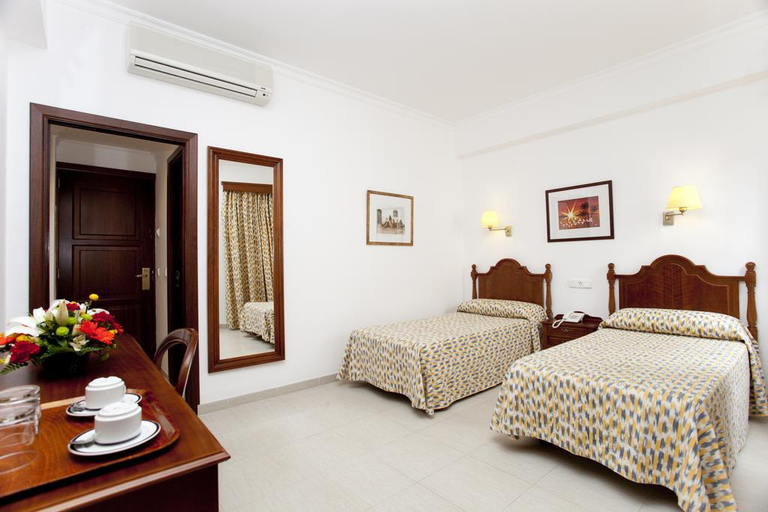 Bedroom 3, Sis Pins , Baleares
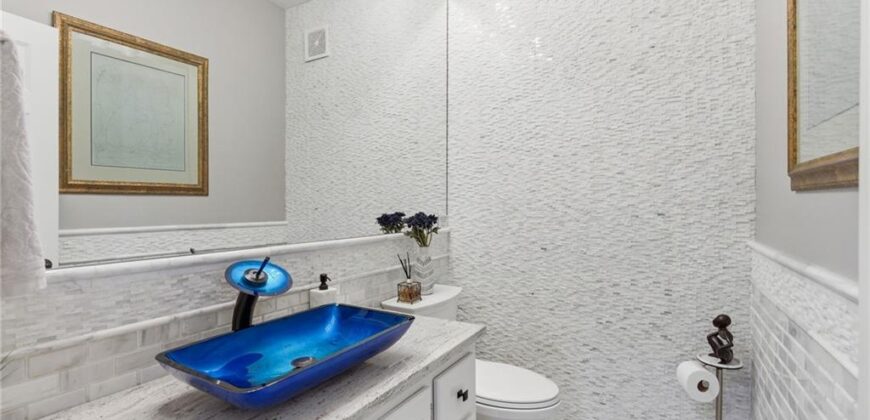 4407 N MULBERRY Drive, Kansas City, MO 64116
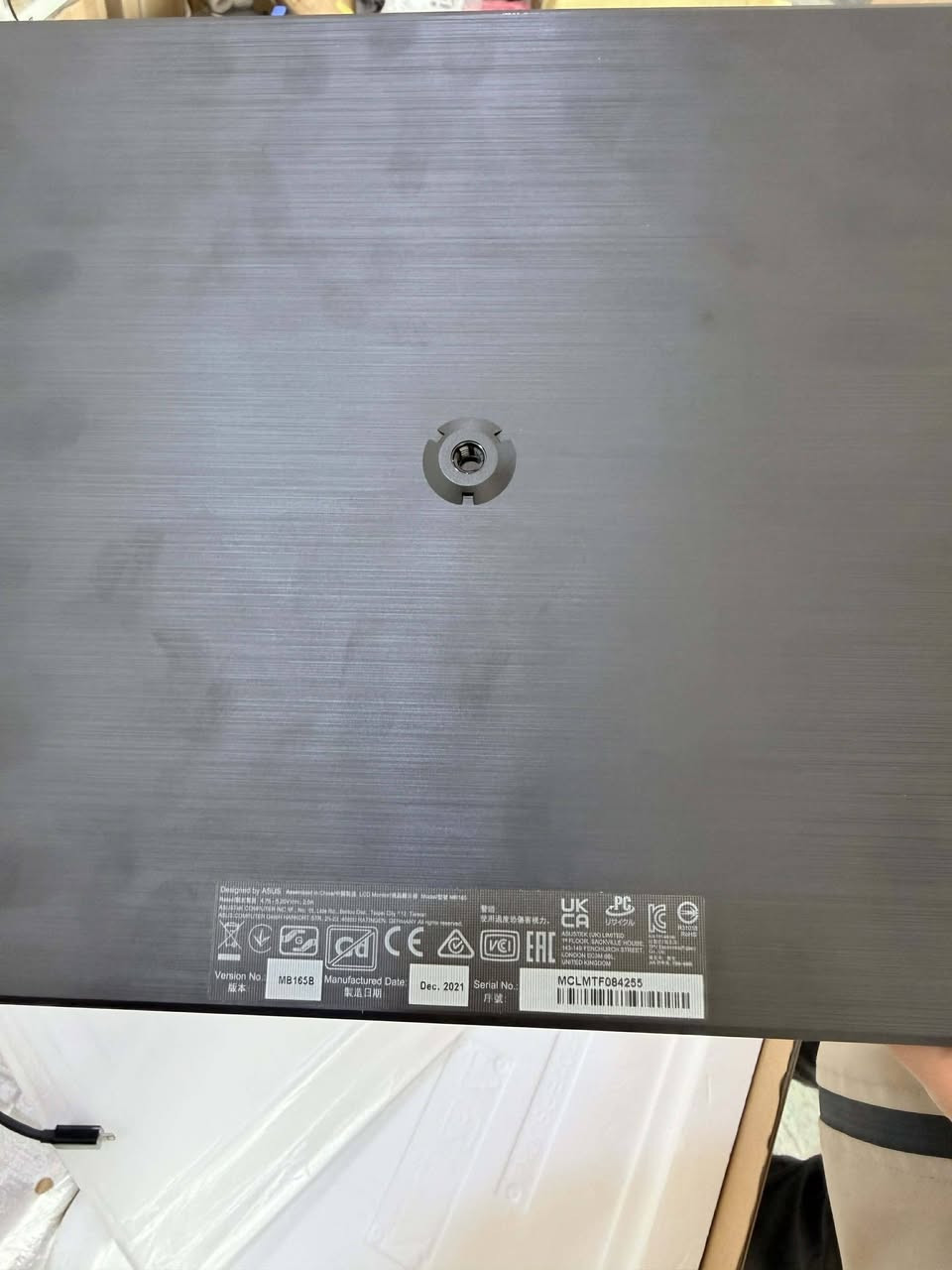 📺 للبيع شاشة محمولة لمس (Touch) – 14 إنج
🔹 شاشة محمولة قياس 14 إنج
🔹 تدعم اللمس 100%
🔹 مناسبة للـ لابتوب – الموبايل – البلايستيشن
🔹 خفيفة وسهلة الحمل
🔹 جديده بالباكيت ما مفتوحه نهائيا فتحتها فقط لغرض تصوريها 
📦 بدون نظام (شاشة فقط مو تابلت)
🔌 تحتاج جهاز يدعم إخراج شاشة
💰 السعر: اعلى سعر ابيع
📍 المكان: يوجود توصيل لكافة مناطق العراق
📞 للتواصل:  ***********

====================

▶ _INSTRUCTIONS FOR THE TASK_: Please copy the records word for word, starting at the very beginning and ending with the line that contains "يدعم إخراج شاشة", including that line. Leave the pictures out of your copy.

▶ _RESULT FOR THIS TASK_:
 Bedroom 3, Sis Pins , Baleares
 4407 N MULBERRY Drive, Kansas City, MO 64116
 📺 للبيع شاشة محمولة لمس (Touch) – 14 إنج
🔹 شاشة محمولة قياس 14 إنج
🔹 تدعم اللمس 100%
🔹 مناسبة للـ لابتوب – الموبايل – البلايستيشن
🔹 خفيفة وسهلة الحمل
🔹 جديده بالباكيت ما مفتوحه نهائيا فتحتها فقط لغرض تصوريها 
📦 بدون نظام (شاشة فقط مو تابلت)
🔌 تحتاج جهاز يدعم إخراج شاشة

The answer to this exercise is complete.